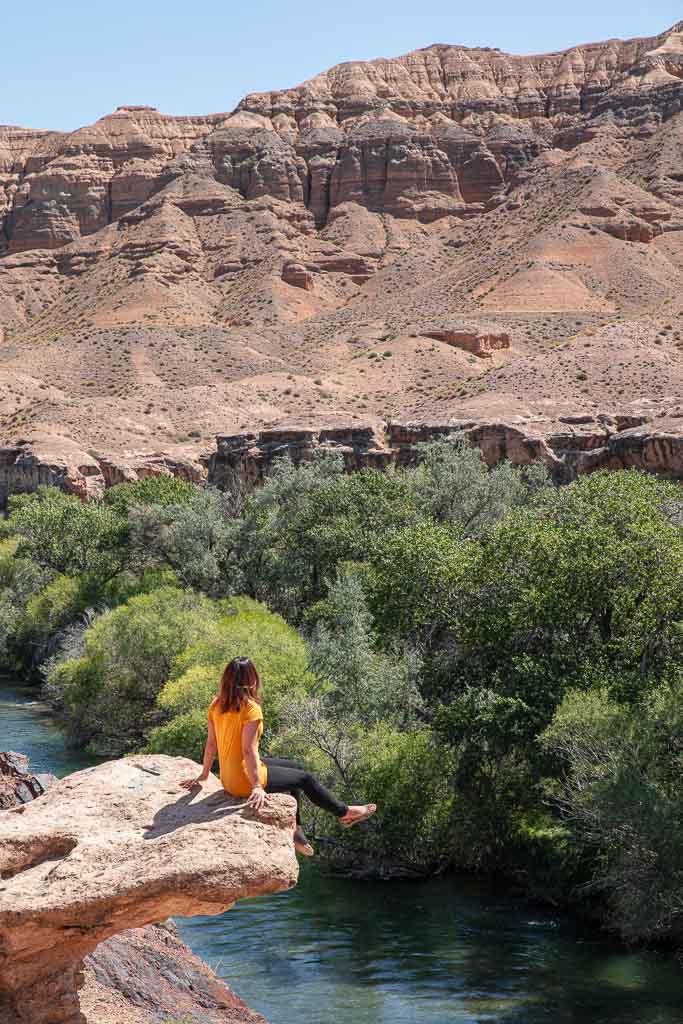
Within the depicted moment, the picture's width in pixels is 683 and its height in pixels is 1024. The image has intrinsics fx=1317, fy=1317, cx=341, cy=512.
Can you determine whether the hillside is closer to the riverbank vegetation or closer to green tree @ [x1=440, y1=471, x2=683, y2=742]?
the riverbank vegetation

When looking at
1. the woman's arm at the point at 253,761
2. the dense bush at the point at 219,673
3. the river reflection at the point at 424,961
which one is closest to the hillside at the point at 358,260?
the dense bush at the point at 219,673

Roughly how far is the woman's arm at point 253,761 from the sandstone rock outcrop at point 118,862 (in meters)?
0.12

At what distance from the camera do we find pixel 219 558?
4797 centimetres

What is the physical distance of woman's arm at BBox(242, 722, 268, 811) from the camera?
10.3 m

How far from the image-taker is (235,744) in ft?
34.6

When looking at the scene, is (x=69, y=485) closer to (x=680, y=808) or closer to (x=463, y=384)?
(x=463, y=384)

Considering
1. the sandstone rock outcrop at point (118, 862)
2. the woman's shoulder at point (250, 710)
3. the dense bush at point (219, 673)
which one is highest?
the woman's shoulder at point (250, 710)

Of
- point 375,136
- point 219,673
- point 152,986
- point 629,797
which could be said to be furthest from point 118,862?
point 375,136

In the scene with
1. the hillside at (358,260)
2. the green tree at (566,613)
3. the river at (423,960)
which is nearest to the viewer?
the river at (423,960)

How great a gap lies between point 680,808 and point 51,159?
180673 millimetres

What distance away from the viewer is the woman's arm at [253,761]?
10.3 metres

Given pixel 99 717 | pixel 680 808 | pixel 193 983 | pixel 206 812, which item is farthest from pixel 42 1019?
pixel 99 717

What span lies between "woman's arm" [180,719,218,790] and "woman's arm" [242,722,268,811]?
47cm

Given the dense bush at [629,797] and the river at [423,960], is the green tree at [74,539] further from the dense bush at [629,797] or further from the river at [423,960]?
the dense bush at [629,797]
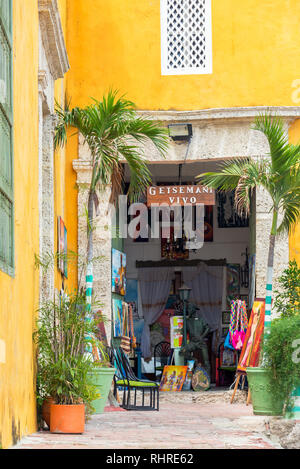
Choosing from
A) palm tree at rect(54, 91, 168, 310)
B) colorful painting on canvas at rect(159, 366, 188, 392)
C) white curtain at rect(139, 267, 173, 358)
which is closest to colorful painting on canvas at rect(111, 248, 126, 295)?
colorful painting on canvas at rect(159, 366, 188, 392)

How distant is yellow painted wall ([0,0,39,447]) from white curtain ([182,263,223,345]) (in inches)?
431

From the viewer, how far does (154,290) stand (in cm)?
1878

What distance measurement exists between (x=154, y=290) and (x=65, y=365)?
11317 mm

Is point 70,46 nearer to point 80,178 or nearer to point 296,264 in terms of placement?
point 80,178

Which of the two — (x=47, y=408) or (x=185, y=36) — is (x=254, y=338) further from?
(x=185, y=36)

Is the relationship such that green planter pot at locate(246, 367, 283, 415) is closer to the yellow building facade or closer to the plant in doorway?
the plant in doorway

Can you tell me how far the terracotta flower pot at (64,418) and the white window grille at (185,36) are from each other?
22.4 feet

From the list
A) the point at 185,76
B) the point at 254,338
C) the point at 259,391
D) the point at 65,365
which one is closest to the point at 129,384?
the point at 259,391

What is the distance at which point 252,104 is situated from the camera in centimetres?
1272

- **TASK INSTRUCTIONS**: Reproduce all of the material above word for word, leaving out the pictures.

- **ANSWER FOR THE TASK**:
Within the depicted moment, the picture's width in pixels is 683 and its height in pixels is 1024. The image has intrinsics fx=1317, fy=1317, cx=341, cy=512.
Can you determine whether the hillside is closer to the riverbank vegetation or closer to green tree @ [x1=440, y1=471, x2=683, y2=742]?
the riverbank vegetation

When looking at
1. the woman's arm at the point at 253,761
2. the dense bush at the point at 219,673
3. the river reflection at the point at 424,961
which one is closest to the hillside at the point at 358,260?
the dense bush at the point at 219,673

Roughly how far is the woman's arm at point 253,761 from the sandstone rock outcrop at point 118,862 (in meters)?
0.12

At what distance from the camera do we find pixel 219 558?
4797 centimetres

What is the physical distance of woman's arm at BBox(242, 722, 268, 811) from the camera?
10.3 m

How far from the image-taker is (235,744) in ft?
34.6

When looking at the scene, is (x=69, y=485) closer to (x=680, y=808) or closer to (x=463, y=384)?
(x=463, y=384)

Considering
1. the sandstone rock outcrop at point (118, 862)
2. the woman's shoulder at point (250, 710)
3. the dense bush at point (219, 673)
which one is highest?
the woman's shoulder at point (250, 710)

Of
- point 375,136
- point 219,673
- point 152,986
- point 629,797
which could be said to be furthest from point 118,862?
point 375,136

In the scene with
1. the hillside at (358,260)
2. the green tree at (566,613)
3. the river at (423,960)
which is nearest to the viewer?
the river at (423,960)

How great a gap lies between point 680,808 and point 51,159?
180673 millimetres

What distance away from the viewer is the woman's arm at [253,761]?
10.3 metres

Given pixel 99 717 | pixel 680 808 | pixel 193 983 | pixel 206 812, which item is farthest from pixel 42 1019?
pixel 99 717

What span lies between "woman's arm" [180,719,218,790] and "woman's arm" [242,722,268,811]?
47cm

Given the dense bush at [629,797] and the river at [423,960], is the green tree at [74,539] further from the dense bush at [629,797] or further from the river at [423,960]?
the dense bush at [629,797]
Choosing from
A) palm tree at rect(54, 91, 168, 310)
B) colorful painting on canvas at rect(159, 366, 188, 392)
C) white curtain at rect(139, 267, 173, 358)
which is closest to colorful painting on canvas at rect(111, 248, 126, 295)?
colorful painting on canvas at rect(159, 366, 188, 392)

How distant is yellow painted wall ([0,0,39,447]) from white curtain ([182,263,223,345]) (in inches)?
431

From the viewer, how far does (154,290) stand (in cm)?
1878

What distance measurement exists between (x=154, y=290) and (x=65, y=365)?
11317 mm

Is point 70,46 nearer to point 80,178 or nearer to point 296,264 in terms of placement?
point 80,178

Which of the two — (x=47, y=408) or (x=185, y=36) — is (x=254, y=338) further from?
(x=185, y=36)

Is the relationship such that green planter pot at locate(246, 367, 283, 415) is closer to the yellow building facade or closer to the plant in doorway?
the plant in doorway

Can you tell me how far the terracotta flower pot at (64,418) and the white window grille at (185,36) are from each other?
22.4 feet

From the list
A) the point at 185,76
B) the point at 254,338
C) the point at 259,391
D) the point at 65,365
which one is closest to the point at 129,384?
the point at 259,391

What is the distance at which point 252,104 is situated from the camera in centimetres?
1272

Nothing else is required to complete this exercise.